Civil Rights Movement (1955-1968)

 

Attempts by the African American community to achieve political and economic equality.

Although the Civil War ended with the freeing of all Africans from the institution of slavery and the passage of the Thirteenth and Fourteenth Amendments, which ended slavery and defined citizenship, due process, and equal protection, blacks in the United States continued to experience discrimination. Jim Crow laws in the South between the 1880s and 1960s, which enforced segregation, and the 1896 Supreme Court decision in Plessy v. Ferguson, which determined that blacks must have equal facilities even if they were separate facilities, resulted in widespread discrimination against black citizens. Not until after World War II and the dismantling of the colonial empires of the world did the United States begin the slow process of ending segregation. In 1954, the Supreme Court heard arguments in the case of Brown v. Board of Education, in which attorneys for the plaintiffs argued that separate schools for black children could not provide an education equal to that available to white children. They based their arguments on a study conducted among black and white children in which the children invariably favored white dolls over black dolls because they were “prettier” or “richer” or “better.” The Supreme Court accepted the argument and ordered that the states desegregate the public schools. This decision was later extended to higher education. Access to better educational opportunities became a key economic tool for advancement by African Americans.

Brown v.
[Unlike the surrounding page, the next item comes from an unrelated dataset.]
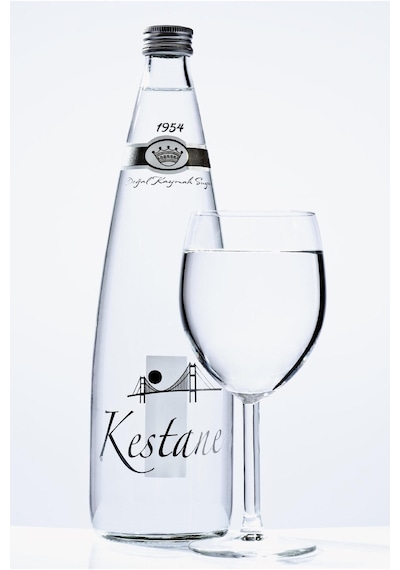 Kestane Su Cam 24 x 330 ML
Board of Education provided an impetus to the Civil Rights movement. On December 1,1955, Rosa Parks, a black seamstress, refused to give up her seat to a white passenger on a public bus in Montgomery, Alabama. Parks, a member of the National Association for the Advancement of Colored People, was arrested. Blacks in Montgomery, led by a charismatic young preacher named Martin Luther King Jr., initiated a boycott of the Montgomery bus system that lasted for a year and ceased only after an edict was issued ending segregation on public transportation. The boycott’s success can be attributed to economic pressure placed on the municipality by loss of revenue, because blacks comprised the largest percentage of fare-paying passengers.
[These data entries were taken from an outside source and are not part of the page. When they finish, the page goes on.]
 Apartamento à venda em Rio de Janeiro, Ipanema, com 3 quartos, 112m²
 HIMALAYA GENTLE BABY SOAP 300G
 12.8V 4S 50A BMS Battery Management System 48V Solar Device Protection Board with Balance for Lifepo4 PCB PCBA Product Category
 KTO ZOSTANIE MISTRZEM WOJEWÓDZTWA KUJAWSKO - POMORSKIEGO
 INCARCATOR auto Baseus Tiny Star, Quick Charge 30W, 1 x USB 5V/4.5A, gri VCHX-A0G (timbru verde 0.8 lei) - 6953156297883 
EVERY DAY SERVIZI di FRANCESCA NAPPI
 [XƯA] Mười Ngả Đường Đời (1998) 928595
Nonviolent civil disobedience became the hallmark of the Civil Rights movement throughout the rest of the 1950s and the first half of the 1960s. Students engaged in sit-ins at lunch counters after being refused service based on the color of their skin. The first of these occurred in 1960 when students of the North Carolina Agricultural and Technical College refused to leave a drugstore lunch counter or offer resistance when white patrons spat at them, poured drinks and catsup on them, and verbally harassed them. In the meantime, the lunch counter lost revenue because the seats were occupied.

The Civil Rights movement gained national attention in 1963 when the Student Nonviolent Coordinating Committee (SNCC) organized a campaign in Birmingham, Alabama. Television cameras captured the events as police used dogs, fire hoses, and clubs against nonviolent demonstrators, some of whom were children. The violence in Birmingham led President John F. Kennedy to push for legislation that would ensure rights for black citizens. After Kennedy’s assassination, President Lyndon B. Johnson secured passage of the Civil Rights Act of 1964, which prohibited discrimination based on race, sex, or creed, and the Voting Rights Act of 1965. After Johnson’s Great Society speech in which he demanded an end to poverty and injustice, many blacks believed that the federal government would move quickly to improve their economic plight. When new economic opportunities failed to materialize and both Martin Luther King and former Attorney General Robert F. Kennedy, a powerful supporter of civil rights, were assassinated in 1968, several U.S. cities experienced riots. After 1968, the Civil Rights movement became more violent with the rise of groups like the Black Panthers, who advocated a more militant approach.

During the 1970s, the Supreme Court once again became involved in civil rights, ordering school busing of children as a way of ending school segregation caused by “white flight,” in which great numbers of white families left cities to move to more expensive suburbs, leaving the urban core to poorer black families. Over the past several decades, the national Civil Rights movement has declined as more black Americans have achieved new levels of economic, social, and political acceptance.